On May 9th, Freshbot grabs a new product added to the DB. The kicker is I didn’t have a new product id at the time, so I assigned it a “0”. So Freshbot grabbed a “product-detail.asp?abc=0”.
My Opinion:
It appears that at least on newer sites, Deepbot & Freshbot initially shy away from large ID numbers. Makes sense, they must think there’s perhaps more work there than they ready to commit to yet on a new customer.
Whenever possible, start ids at “id=1” instead of “id=10000”. Nice lesson from Freshbot & more DB work to do before the crawlers return. I feel like the next Deepcrawl will pick up my “id=10000”s, but it’s another long wait if he doesn’t.
Google itself states that indexing of dynamic pages is dictated by a number of factors including PR and site size (I think....possibly I read that somewhere else). How big are your sites? Could that have something to do with it? Or I guess it could be that the cut-off is between 7 and 12 characters.

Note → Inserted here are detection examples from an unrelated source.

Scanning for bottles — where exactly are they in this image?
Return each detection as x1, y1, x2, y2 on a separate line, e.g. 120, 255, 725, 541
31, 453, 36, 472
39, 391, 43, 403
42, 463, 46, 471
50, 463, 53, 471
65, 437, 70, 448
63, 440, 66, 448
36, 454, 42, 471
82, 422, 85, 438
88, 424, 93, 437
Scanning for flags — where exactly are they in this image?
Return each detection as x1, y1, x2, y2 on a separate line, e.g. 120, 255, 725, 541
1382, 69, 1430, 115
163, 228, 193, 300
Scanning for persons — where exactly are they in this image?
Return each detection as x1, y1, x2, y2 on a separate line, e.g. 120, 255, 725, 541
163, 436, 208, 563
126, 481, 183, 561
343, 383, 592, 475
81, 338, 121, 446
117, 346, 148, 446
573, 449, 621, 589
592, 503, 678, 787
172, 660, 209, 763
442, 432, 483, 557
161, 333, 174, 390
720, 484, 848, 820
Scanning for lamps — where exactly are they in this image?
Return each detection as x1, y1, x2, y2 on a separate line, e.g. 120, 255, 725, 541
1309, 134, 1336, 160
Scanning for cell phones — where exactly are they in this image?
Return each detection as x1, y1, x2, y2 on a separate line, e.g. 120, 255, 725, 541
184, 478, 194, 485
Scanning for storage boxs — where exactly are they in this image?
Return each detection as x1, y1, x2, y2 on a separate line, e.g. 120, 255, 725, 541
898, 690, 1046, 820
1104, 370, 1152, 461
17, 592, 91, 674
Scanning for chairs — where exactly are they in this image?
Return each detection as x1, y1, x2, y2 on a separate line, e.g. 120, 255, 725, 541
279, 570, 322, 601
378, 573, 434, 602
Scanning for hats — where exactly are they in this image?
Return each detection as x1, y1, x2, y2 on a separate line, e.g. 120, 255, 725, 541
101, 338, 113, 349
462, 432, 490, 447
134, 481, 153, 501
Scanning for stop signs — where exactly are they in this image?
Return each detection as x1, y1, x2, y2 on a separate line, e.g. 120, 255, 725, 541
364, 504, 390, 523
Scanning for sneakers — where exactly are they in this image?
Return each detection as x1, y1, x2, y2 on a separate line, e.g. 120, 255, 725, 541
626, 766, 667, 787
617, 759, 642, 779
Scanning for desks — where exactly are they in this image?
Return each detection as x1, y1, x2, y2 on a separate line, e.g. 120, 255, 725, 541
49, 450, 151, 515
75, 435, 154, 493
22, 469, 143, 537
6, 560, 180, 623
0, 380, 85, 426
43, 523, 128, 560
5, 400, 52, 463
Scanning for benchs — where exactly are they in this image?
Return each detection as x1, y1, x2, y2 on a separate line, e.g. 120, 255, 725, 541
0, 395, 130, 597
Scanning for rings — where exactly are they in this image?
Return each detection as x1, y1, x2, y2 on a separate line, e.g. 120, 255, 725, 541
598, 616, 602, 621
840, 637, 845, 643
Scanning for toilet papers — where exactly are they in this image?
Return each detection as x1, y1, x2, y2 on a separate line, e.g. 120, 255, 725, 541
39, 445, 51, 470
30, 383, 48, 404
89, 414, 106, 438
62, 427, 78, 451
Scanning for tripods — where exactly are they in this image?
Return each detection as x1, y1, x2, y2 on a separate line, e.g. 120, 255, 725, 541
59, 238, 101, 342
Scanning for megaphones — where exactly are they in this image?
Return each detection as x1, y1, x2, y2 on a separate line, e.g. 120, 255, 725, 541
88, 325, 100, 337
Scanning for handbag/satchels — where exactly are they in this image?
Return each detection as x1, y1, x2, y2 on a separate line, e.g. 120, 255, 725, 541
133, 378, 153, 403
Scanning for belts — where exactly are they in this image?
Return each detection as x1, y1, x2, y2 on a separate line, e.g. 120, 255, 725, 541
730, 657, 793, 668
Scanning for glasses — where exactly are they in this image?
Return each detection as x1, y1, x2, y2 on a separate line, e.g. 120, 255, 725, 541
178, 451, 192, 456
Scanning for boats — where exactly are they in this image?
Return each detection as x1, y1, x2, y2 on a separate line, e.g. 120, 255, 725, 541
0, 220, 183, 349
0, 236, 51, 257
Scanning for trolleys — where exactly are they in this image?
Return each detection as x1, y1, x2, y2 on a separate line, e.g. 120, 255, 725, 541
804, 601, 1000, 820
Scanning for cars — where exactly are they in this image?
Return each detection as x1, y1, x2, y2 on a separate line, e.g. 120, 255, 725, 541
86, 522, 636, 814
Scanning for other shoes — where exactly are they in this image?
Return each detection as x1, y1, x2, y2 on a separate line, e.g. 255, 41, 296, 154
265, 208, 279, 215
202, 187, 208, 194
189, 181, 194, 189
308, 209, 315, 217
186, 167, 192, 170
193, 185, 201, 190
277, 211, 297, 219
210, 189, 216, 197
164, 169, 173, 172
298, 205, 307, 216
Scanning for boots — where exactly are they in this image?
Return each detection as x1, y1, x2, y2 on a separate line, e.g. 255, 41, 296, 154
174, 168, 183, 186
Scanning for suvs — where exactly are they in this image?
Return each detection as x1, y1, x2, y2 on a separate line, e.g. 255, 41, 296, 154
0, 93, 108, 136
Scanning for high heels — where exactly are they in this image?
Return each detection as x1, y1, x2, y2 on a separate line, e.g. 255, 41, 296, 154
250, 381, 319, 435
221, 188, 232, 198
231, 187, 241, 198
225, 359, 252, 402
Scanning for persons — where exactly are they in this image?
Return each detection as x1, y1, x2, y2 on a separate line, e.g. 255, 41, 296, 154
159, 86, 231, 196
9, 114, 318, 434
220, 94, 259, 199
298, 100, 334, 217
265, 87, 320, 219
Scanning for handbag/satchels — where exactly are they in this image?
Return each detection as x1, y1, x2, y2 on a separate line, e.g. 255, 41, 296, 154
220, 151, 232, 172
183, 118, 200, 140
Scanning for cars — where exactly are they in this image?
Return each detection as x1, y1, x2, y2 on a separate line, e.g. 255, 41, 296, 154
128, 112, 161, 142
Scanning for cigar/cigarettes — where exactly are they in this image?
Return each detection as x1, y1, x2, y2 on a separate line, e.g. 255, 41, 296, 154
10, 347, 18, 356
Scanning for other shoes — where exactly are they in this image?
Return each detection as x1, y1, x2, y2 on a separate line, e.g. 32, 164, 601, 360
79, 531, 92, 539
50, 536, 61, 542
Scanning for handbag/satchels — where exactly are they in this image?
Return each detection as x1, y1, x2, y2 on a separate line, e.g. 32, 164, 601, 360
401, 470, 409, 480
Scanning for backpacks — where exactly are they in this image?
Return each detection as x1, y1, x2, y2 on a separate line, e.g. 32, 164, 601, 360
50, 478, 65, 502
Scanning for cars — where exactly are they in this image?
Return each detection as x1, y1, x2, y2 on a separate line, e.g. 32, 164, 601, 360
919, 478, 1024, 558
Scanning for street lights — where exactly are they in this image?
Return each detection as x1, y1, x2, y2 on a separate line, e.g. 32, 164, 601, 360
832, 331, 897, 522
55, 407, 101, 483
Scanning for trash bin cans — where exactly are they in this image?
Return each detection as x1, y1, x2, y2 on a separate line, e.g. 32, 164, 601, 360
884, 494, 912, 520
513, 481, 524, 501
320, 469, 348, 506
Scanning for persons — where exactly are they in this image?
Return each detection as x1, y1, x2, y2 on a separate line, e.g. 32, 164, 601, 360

They both went online with around 75 pages. The 2nd older site (PR4, should be PR5 this update but who knows now) has put on 10 more static pages and many more backlinks but the products on both hover under 100.
It's just odd that Freshbot ONLY grabbed the first product detail page ever off of the site & it had a new anamoly id of one digit with product detail links all around it with 5 digit ids. Freshbot has returned since the first grab and only grabbed the one digit id again.
I'd say there are very high odds it's just a coincidence, but it just might expedite indexing of a new dynamic site if one starts at "id=1" whenever possible, couldn't hurt.
Freshbot is at the moment picking up all of these changed 2-digit id product detail urls/pages. And it's not because it's fresh w/ the digit change: these product detail URLs are dynamically generated and change frequently; Freshbot (& Deepbot) never gave them a look until that accidental "id=0".
I wonder if using 'id' has anything to do with it?
Didn't appear to here as I changed only the digits on id# & left the "abcID=" format intact.
This APPARENTLY had an effect on Freshbot as he is now so aroused he's disobeying the robots.txt and gobbling up disobeyed duplicate product detail pages (same product, different picture, different disobeyed page).